THE TASKS:
**a)** Name each of the licence codes that, according to the article on general licences for bird control, Natural England said would be withdrawn.
**b)** In the article on general licences for bird control, which body published the three new general licences?

A birds-eye view of general licences

Legislation| PPC96 August 2019

Since April this year, it’s been all hands on deck in the pest management world, getting to grips with changes in bird control licences and the way we manage pest birds.

Now that we have some new general licences, surely it’s business as usual? Not quite.

Communications Officer, Kathryn Shaw takes a look at all things bird licence; where did they come from? Where did they go? What’s the same? What’s new?

SPEED VIEW

  • All birds, nests and eggs are protected by law
  • General licences were developed in the 90s to avoid having to apply for individual licences
  • General licences did not allow killing or trapping with impunity
  • This year Wild Justice claimed the old licences were unlawful, as there was no way of checking they were being used correctly
  • On 23 April, Natural England announced GL04, GL05 and GL06 would be withdrawn
  • Three new general licences have been published by Defra – but with key differences
  • Before and alongside new licence use “reasonable endeavours must continue to be made to achieve the purpose in question using lawful methods” – ie non-lethal methods of control.

birds eye view general licences bpca defra

There’s been a lot of concern about the way the old licences were revoked and uncertainty about what would come next.

Now we’ve had new licences published, it’s more important than ever that pest management professionals understand the licences we use to control and manage these protected species.

That’s why we’ve put together this bumper article with the who, what, where, why, when and how of general licences for bird control.

Let’s start from the beginning.

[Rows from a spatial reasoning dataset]
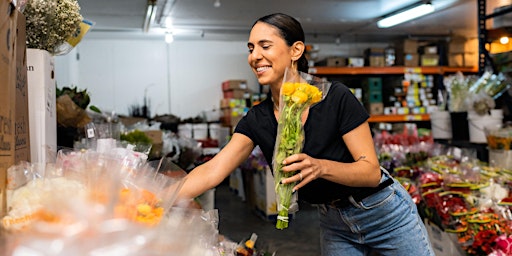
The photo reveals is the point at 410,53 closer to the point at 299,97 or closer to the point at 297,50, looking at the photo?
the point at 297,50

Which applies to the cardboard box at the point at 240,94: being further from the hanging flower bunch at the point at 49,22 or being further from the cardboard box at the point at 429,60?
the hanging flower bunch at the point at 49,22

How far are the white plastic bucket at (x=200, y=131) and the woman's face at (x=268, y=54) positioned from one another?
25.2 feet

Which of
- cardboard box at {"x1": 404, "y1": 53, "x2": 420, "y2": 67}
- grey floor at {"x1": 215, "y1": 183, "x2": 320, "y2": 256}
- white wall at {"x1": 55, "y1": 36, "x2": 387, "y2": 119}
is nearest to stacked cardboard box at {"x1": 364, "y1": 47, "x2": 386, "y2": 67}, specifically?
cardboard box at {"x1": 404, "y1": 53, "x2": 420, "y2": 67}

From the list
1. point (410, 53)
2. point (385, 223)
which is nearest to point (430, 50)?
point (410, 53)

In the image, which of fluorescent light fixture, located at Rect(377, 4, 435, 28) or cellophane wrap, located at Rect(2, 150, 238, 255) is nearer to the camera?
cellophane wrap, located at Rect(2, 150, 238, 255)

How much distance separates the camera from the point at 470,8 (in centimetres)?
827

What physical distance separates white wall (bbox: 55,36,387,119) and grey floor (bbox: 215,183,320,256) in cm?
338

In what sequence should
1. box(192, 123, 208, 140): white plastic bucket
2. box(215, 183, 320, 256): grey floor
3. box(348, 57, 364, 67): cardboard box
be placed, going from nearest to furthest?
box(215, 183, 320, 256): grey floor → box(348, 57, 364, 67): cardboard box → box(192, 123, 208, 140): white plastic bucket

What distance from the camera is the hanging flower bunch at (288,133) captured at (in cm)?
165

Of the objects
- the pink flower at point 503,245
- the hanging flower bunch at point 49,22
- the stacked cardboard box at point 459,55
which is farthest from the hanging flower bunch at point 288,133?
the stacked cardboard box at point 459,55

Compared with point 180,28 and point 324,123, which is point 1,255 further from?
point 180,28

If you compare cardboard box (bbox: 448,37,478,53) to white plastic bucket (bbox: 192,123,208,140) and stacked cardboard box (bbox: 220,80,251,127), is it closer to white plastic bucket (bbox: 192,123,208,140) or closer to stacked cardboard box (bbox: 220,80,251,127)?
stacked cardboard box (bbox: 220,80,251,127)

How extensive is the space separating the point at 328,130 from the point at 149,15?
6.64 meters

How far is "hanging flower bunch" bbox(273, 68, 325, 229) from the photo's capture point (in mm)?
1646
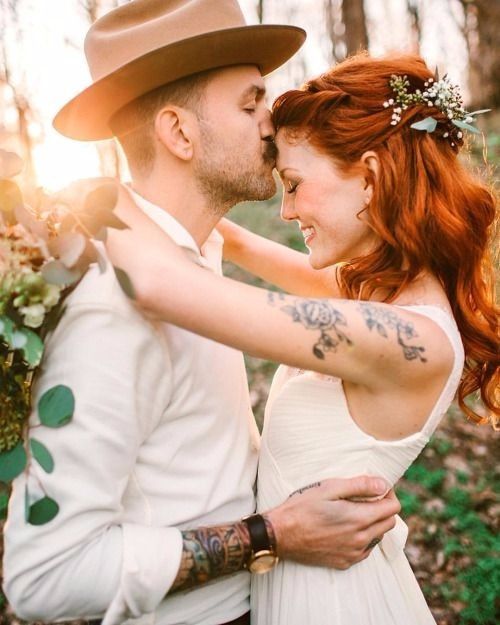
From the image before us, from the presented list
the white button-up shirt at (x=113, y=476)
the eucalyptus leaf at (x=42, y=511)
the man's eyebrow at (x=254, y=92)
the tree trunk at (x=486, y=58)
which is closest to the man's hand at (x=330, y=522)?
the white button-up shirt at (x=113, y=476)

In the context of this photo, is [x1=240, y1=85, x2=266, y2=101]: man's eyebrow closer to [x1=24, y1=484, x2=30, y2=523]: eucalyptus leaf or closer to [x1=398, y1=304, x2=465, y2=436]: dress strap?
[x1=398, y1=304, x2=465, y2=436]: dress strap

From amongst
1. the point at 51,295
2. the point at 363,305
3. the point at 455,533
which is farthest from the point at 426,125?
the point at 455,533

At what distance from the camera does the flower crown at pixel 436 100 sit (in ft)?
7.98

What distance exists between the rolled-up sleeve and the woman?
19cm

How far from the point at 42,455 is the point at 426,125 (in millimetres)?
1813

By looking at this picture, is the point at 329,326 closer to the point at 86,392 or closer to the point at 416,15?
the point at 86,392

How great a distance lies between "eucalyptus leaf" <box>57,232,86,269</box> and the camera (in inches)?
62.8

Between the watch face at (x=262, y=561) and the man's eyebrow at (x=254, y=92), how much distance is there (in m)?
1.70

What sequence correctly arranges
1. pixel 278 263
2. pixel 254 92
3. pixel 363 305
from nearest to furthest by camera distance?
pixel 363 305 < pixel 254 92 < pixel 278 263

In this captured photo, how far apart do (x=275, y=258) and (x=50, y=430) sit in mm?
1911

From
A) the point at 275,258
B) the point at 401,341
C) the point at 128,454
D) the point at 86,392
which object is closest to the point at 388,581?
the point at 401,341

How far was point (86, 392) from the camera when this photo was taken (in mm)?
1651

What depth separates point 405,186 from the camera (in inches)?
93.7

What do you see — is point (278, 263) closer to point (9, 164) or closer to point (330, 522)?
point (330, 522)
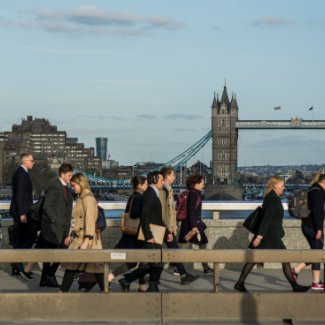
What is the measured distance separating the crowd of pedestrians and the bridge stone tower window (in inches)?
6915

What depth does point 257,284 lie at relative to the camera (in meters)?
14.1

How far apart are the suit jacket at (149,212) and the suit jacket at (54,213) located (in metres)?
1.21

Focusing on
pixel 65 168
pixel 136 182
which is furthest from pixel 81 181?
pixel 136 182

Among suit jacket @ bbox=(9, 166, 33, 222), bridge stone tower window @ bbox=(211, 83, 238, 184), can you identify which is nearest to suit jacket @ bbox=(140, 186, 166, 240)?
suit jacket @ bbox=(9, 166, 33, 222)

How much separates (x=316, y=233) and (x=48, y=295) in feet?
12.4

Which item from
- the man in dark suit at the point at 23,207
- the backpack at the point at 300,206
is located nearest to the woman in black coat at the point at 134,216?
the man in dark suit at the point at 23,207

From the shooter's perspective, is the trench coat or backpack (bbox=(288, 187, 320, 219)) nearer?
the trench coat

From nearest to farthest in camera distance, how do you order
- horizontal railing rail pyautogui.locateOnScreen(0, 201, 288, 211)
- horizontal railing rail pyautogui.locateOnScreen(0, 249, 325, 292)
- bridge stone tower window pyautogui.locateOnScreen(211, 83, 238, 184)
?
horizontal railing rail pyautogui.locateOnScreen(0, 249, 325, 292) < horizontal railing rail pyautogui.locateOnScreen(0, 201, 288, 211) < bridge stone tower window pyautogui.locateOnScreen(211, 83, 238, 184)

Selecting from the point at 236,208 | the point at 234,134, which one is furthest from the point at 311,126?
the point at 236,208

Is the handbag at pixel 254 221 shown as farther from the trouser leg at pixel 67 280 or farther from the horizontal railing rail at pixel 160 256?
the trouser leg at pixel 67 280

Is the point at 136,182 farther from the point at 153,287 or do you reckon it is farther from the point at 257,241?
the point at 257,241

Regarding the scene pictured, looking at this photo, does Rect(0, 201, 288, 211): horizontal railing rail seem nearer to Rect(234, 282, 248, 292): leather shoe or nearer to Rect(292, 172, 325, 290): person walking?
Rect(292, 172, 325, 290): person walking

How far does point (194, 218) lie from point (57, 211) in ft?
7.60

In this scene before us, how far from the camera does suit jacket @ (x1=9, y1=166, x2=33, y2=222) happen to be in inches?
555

RESPONSES TO THE TASKS:
**a)** GL04, GL05, GL06

**b)** Defra